In article , Steve Willner
writes:

In article ,
Phillip Helbig---undress to reply writes:
At first, there is deceleration, then there is
acceleration,


What I meant was that acceleration _owing to a cosmological constant_
is constant in time.


OK, there is an overlap between deceleration due to matter and
acceleration due to the cosmological constant. Matter thins out with
time so acceleration takes over.

At least I believe that's the case,


It's not. Consider the de Sitter universe, which has a cosmological
constant and no matter. The expansion law is exponential, i.e. the
acceleration increases with time. Since the Hubble constant is
dr/dt*1/R, it is constant in time. The parameter q is constant at -1.
It is defined as \frac{-\ddot R R}{\dot R^{2}} or
\frac{-\ddot R}{RH^{2}}. Since H is constant in time, \ddot R must
increase with time in proportion to R. So, of course, as with any
exponential, all derivatives are exponential.

but I've
never had a proper course in modern cosmology.
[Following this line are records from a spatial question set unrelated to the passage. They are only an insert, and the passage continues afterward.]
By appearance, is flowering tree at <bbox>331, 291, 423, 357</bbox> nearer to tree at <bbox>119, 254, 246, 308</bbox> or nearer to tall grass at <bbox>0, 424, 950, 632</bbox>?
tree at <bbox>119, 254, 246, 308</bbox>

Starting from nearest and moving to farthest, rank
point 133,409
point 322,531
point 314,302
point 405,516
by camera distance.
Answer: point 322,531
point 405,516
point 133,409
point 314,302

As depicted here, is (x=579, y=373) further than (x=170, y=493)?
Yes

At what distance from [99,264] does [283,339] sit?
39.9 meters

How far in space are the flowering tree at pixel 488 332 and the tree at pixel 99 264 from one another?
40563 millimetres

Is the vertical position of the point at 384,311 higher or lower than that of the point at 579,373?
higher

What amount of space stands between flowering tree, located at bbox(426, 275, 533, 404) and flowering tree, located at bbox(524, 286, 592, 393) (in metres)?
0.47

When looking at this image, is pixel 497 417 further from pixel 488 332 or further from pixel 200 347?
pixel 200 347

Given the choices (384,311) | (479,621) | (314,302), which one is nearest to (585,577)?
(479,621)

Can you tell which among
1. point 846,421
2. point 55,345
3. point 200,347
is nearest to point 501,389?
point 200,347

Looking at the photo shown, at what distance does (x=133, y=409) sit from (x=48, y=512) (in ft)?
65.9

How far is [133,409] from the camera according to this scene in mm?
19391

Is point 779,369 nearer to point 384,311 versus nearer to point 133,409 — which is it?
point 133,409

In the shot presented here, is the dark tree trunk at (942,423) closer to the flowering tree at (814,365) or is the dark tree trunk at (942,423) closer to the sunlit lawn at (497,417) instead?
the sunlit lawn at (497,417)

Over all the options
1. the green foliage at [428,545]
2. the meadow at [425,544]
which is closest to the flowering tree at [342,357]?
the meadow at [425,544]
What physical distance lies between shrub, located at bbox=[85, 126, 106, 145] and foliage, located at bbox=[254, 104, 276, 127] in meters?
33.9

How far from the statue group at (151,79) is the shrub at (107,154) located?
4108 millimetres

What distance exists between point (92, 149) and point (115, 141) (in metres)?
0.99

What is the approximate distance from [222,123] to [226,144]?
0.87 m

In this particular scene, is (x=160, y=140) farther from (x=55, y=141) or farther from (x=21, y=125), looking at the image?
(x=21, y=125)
I still recommend three books: Edward Harrison's COSMOLOGY: THE SCIENCE
OF THE UNIVERSE, Bondi's COSMOLOGY and Berry's COSMOLOGY AND
GRAVITATION. Of course, these won't contain details of the CMB etc, but
partially for that reason they are good on the foundations. A good
historical overview, starting in the mists of time but with an emphasis
on the twentieth century, is Barrow's THE BOOK OF UNIVERSES.

If the dark energy is
something other than (or in addition to) a cosmological constant, the
time dependence of its acceleration is likely to be different.


Right. That's pretty much the definition of "dark energy".